Younger people are flocking to salons begging stylists to dye their hair silver. I spent 20 years paying stylists to cover my gray with blonde highlights. Now, gray is the new blonde. Who knew?
Last February I decided enough was enough. It was time to go au naturel. I wanted the wisdom and beauty of my years on earth to frame my face.
But the process of getting there is more like the tribulations of Job than the drama of Dorian Grey, as I wrote about in my last post on this topic. I was inspired by one virtual friend’s haircut that I saw on the Facebook group, “Gray and Proud,” and shared a picture with my stylist. Presto change – the style was mine. Much shorter, but still with lots of the old color.
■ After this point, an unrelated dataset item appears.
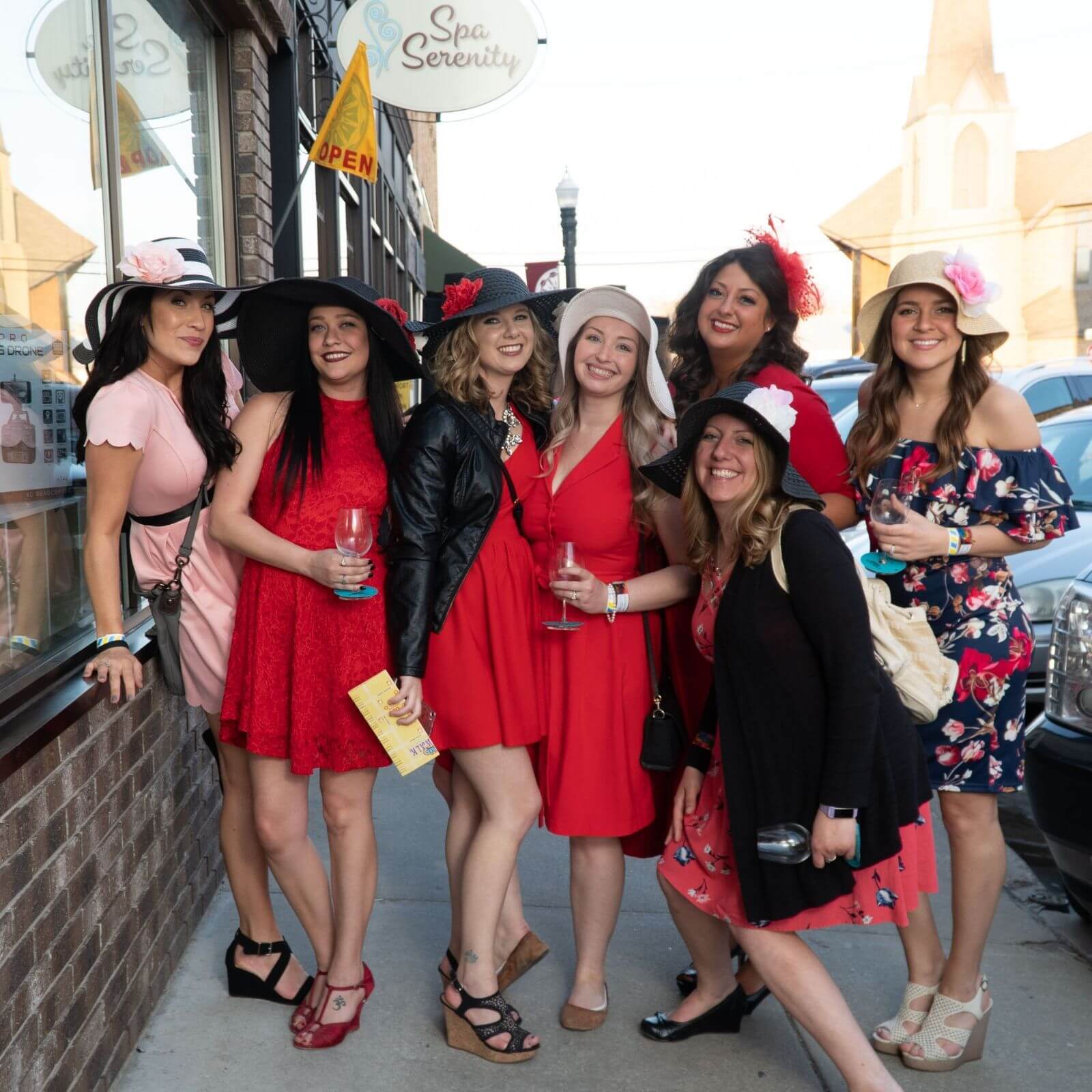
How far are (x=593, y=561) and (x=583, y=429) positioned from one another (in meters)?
0.39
As the months wore on, it felt like it was taking forever. In a fit of pique, I had my stylist cut off as much of the old color as possible without making me bald. We are talking super short.
It was shocking. And liberating. And low maintenance. No more hours spent looking like a baked potato with foils all over my head as chemicals coated my hair shafts. Easy on the budget, too.
I’ve had help from others on the same journey through social media. Search on “going gray,” and you’ll get thousands of hits. There are virtual support groups aplenty. People share their dilemmas, their haircuts, their feelings of being set free. As the gray hairs mount, so does the pride, at least in most cases. Some people report being harangued by friends – or total strangers – about how they should try to hide their age by resorting to dye. Poppycock!
My last cut – the radical one – took things a giant leap further. My pinkie finger is longer than my hair. I’ve had so many compliments I may keep it this way. Now, people can really see my face. They aren’t focusing on the gray, apparently, but instead they are seeing more of the real me. It’s sweet and a bit surprising, but, hey, I’ll take it.